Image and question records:

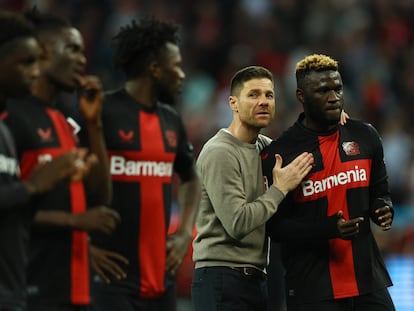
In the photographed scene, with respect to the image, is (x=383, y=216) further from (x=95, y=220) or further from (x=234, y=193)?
(x=95, y=220)

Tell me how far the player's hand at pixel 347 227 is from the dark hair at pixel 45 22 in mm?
1998

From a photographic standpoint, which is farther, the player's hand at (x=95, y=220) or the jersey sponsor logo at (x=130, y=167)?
the jersey sponsor logo at (x=130, y=167)

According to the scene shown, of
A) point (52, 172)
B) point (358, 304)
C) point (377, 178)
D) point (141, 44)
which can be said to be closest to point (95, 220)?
point (52, 172)

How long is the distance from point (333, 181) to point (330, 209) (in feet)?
0.57

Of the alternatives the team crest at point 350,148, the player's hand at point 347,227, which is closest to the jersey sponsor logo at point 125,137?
the player's hand at point 347,227

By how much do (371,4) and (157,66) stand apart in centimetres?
991

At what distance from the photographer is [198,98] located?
49.6 ft

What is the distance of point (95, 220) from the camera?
5.57 m

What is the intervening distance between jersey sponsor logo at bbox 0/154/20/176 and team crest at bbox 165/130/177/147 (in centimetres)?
118

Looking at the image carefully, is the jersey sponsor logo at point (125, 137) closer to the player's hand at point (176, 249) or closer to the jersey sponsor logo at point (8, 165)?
the player's hand at point (176, 249)

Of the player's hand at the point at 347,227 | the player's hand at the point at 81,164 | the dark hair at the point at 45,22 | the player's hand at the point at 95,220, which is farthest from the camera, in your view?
the player's hand at the point at 347,227

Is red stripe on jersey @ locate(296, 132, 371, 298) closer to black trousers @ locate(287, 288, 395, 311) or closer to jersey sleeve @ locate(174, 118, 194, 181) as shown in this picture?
black trousers @ locate(287, 288, 395, 311)

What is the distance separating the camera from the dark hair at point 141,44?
6.30 meters

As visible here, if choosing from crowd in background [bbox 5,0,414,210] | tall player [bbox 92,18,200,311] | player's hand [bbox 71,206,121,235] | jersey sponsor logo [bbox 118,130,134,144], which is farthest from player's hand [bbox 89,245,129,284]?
crowd in background [bbox 5,0,414,210]
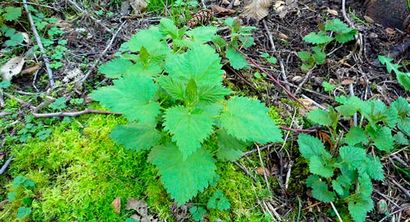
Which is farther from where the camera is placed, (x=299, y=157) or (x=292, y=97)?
(x=292, y=97)

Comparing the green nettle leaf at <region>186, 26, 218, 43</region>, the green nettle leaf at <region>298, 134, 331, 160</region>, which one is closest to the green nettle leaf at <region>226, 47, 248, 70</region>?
the green nettle leaf at <region>186, 26, 218, 43</region>

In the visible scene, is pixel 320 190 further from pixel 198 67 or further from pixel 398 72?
pixel 398 72

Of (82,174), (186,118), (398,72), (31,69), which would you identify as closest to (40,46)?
(31,69)

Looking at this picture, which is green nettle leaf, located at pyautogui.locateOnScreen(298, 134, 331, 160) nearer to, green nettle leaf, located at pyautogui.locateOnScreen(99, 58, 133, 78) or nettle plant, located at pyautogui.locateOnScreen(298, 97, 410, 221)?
nettle plant, located at pyautogui.locateOnScreen(298, 97, 410, 221)

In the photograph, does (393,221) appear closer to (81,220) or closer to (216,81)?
(216,81)

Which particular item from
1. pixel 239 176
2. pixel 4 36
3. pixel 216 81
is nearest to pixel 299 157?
pixel 239 176

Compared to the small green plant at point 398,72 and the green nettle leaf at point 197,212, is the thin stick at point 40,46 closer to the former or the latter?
the green nettle leaf at point 197,212

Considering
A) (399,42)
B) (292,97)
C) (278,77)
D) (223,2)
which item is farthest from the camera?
(223,2)

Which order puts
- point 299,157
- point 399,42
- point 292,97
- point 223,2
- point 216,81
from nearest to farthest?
point 216,81 < point 299,157 < point 292,97 < point 399,42 < point 223,2
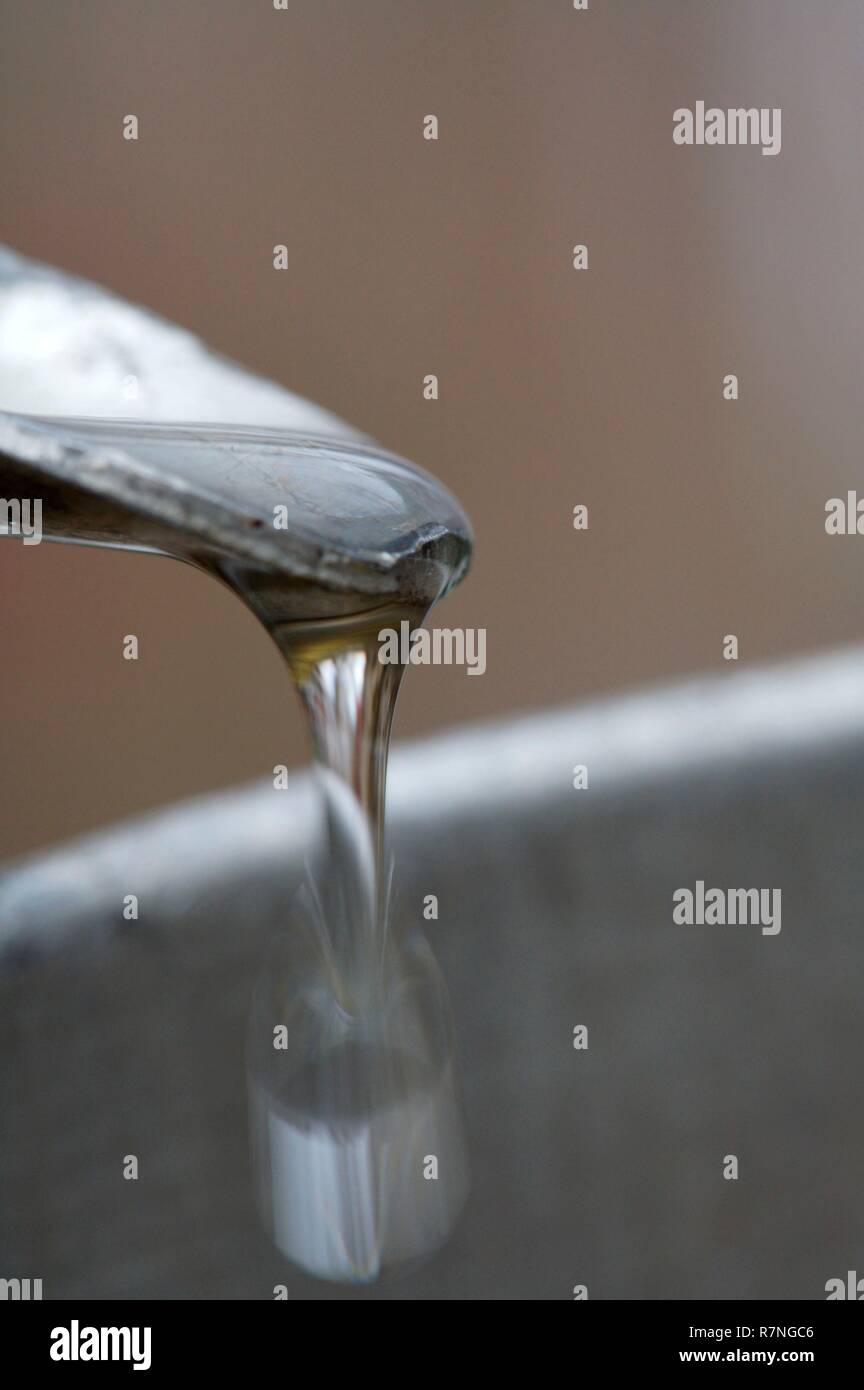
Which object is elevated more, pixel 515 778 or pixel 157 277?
pixel 157 277

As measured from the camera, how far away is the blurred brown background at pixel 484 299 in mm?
854

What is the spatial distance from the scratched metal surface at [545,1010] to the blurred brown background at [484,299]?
1.82 feet

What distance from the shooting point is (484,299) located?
929 millimetres

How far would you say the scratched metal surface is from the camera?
344mm

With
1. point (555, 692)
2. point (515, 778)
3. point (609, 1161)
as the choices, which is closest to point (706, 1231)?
point (609, 1161)

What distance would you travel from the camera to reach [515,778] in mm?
388

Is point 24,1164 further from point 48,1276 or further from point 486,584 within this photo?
point 486,584

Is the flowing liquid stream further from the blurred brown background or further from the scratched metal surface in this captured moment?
the blurred brown background

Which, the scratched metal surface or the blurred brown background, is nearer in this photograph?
the scratched metal surface

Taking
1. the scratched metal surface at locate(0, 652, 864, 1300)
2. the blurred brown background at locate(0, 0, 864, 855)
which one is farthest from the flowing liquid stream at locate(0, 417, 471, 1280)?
the blurred brown background at locate(0, 0, 864, 855)

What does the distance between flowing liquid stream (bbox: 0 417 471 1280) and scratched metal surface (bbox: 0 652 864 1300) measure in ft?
0.10

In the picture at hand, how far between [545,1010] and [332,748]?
0.18 metres

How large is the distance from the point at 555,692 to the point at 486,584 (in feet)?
0.29

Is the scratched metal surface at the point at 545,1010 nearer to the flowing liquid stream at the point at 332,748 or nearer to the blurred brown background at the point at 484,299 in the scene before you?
the flowing liquid stream at the point at 332,748
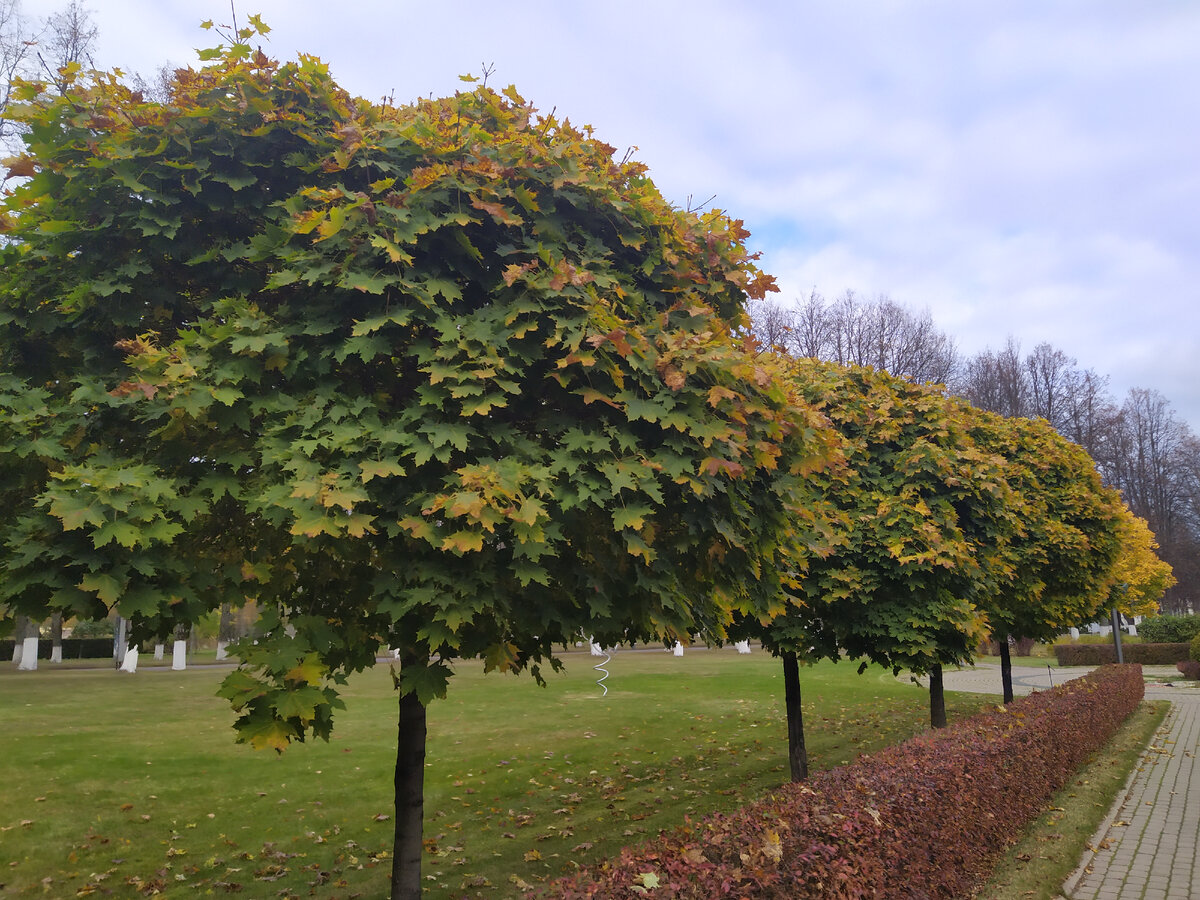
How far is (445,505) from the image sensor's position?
12.6 ft

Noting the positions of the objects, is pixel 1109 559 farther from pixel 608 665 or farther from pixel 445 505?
pixel 445 505

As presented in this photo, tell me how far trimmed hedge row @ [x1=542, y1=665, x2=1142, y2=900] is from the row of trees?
53.8 inches

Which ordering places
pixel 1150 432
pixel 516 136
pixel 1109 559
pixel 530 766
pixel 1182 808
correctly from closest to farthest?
pixel 516 136 → pixel 1182 808 → pixel 530 766 → pixel 1109 559 → pixel 1150 432

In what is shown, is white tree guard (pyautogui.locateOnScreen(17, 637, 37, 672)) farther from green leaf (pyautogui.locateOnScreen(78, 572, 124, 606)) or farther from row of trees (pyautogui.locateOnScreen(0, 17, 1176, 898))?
green leaf (pyautogui.locateOnScreen(78, 572, 124, 606))

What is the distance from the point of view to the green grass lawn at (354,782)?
767cm

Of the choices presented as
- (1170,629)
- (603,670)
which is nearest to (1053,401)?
(1170,629)

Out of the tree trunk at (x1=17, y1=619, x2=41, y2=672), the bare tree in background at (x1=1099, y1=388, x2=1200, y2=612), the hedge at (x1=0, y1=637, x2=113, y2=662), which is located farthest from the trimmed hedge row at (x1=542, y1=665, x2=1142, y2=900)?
the bare tree in background at (x1=1099, y1=388, x2=1200, y2=612)

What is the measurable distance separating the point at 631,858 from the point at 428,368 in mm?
2828

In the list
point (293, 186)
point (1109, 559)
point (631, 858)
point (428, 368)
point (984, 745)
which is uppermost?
point (293, 186)

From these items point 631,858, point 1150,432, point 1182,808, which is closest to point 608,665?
point 1182,808

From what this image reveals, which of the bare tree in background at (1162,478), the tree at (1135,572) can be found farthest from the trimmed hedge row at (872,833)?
the bare tree in background at (1162,478)

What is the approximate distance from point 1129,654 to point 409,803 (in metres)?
39.4

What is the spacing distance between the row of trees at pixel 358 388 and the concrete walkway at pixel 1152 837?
15.0ft

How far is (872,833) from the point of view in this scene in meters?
4.67
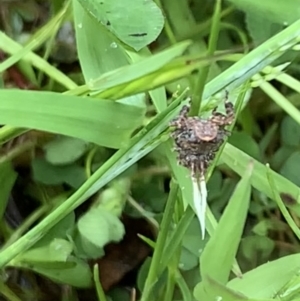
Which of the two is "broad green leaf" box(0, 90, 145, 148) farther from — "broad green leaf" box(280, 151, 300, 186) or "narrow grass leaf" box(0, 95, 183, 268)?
"broad green leaf" box(280, 151, 300, 186)

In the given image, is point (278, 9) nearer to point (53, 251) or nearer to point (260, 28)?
point (260, 28)

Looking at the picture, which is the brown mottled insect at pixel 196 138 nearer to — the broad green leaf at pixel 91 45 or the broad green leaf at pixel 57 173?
the broad green leaf at pixel 91 45

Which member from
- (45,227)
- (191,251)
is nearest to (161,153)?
(191,251)

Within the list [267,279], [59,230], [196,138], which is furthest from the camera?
[59,230]

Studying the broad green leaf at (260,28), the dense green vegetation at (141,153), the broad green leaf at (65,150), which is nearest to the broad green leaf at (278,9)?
the dense green vegetation at (141,153)

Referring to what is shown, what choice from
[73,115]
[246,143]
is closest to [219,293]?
[73,115]

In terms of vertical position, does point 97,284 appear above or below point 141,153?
below

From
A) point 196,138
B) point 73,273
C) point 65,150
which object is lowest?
point 73,273
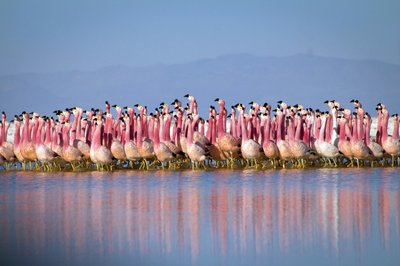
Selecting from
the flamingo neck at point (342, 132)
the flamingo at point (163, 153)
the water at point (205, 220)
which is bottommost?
the water at point (205, 220)

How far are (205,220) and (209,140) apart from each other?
1025cm

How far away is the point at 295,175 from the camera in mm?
21484

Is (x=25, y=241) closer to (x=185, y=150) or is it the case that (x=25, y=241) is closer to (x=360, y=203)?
(x=360, y=203)

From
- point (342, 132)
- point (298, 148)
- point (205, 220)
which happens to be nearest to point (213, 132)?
point (298, 148)

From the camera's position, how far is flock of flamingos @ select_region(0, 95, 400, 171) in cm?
2358

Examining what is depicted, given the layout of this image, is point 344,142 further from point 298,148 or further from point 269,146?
point 269,146

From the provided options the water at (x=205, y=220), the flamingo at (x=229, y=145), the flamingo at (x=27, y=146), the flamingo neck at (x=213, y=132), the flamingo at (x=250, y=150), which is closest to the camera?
the water at (x=205, y=220)

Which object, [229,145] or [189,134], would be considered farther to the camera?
[229,145]

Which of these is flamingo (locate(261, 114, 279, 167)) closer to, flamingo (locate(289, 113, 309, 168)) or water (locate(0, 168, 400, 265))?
flamingo (locate(289, 113, 309, 168))

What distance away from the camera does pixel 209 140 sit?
24656 millimetres

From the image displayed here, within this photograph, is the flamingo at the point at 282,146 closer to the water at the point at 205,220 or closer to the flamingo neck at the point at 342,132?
the flamingo neck at the point at 342,132

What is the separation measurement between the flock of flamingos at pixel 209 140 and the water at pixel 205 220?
2081 mm

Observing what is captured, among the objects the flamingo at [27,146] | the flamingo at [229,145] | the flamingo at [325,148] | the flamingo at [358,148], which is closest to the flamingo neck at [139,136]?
the flamingo at [229,145]

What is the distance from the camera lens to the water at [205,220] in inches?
468
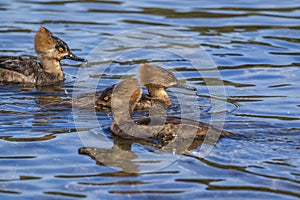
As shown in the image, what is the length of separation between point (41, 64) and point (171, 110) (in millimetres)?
3497

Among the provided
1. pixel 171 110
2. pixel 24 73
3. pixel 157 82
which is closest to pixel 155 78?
pixel 157 82

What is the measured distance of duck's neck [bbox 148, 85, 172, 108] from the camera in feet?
36.7

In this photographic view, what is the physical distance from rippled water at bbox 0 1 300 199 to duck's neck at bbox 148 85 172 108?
393 mm

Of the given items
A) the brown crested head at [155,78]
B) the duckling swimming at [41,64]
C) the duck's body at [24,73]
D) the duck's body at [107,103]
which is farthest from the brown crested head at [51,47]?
the duck's body at [107,103]

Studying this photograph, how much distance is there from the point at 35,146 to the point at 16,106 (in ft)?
6.89

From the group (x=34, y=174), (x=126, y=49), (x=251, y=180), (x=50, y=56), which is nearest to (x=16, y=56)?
(x=50, y=56)

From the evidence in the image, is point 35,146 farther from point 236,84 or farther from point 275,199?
point 236,84

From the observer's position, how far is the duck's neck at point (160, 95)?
11.2 metres

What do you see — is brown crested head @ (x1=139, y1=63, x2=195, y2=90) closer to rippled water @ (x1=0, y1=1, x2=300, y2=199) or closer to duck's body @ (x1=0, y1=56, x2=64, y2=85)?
rippled water @ (x1=0, y1=1, x2=300, y2=199)

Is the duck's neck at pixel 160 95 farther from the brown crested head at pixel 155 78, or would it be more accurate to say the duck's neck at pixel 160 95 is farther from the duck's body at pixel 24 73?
the duck's body at pixel 24 73

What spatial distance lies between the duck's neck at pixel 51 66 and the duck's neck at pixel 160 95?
237 cm

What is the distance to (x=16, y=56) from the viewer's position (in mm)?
13398

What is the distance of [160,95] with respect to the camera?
11250mm

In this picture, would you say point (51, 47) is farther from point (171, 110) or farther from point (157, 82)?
point (171, 110)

SET TASK. Quote, without any change, each line from the one that contains "From the observer's" through the end of the material.

COMPLETE OUTPUT.
From the observer's position, how far is the duck's neck at point (160, 95)?
11.2 metres

What do you see — is brown crested head @ (x1=139, y1=63, x2=195, y2=90) closer to rippled water @ (x1=0, y1=1, x2=300, y2=199) or closer to duck's body @ (x1=0, y1=56, x2=64, y2=85)?
rippled water @ (x1=0, y1=1, x2=300, y2=199)

Is the duck's neck at pixel 160 95 farther from the brown crested head at pixel 155 78, or would it be more accurate to say the duck's neck at pixel 160 95 is farther from the duck's body at pixel 24 73?
the duck's body at pixel 24 73

What spatial distance lies between the duck's neck at pixel 51 66 and the duck's neck at pixel 160 95?
237 cm

What is the distance to (x=16, y=56) from the viewer's position (in mm)?
13398

What is the distance of [160,95] with respect to the camera?
11250mm

In this picture, would you say point (51, 47) is farther from point (171, 110) or farther from point (157, 82)?
point (171, 110)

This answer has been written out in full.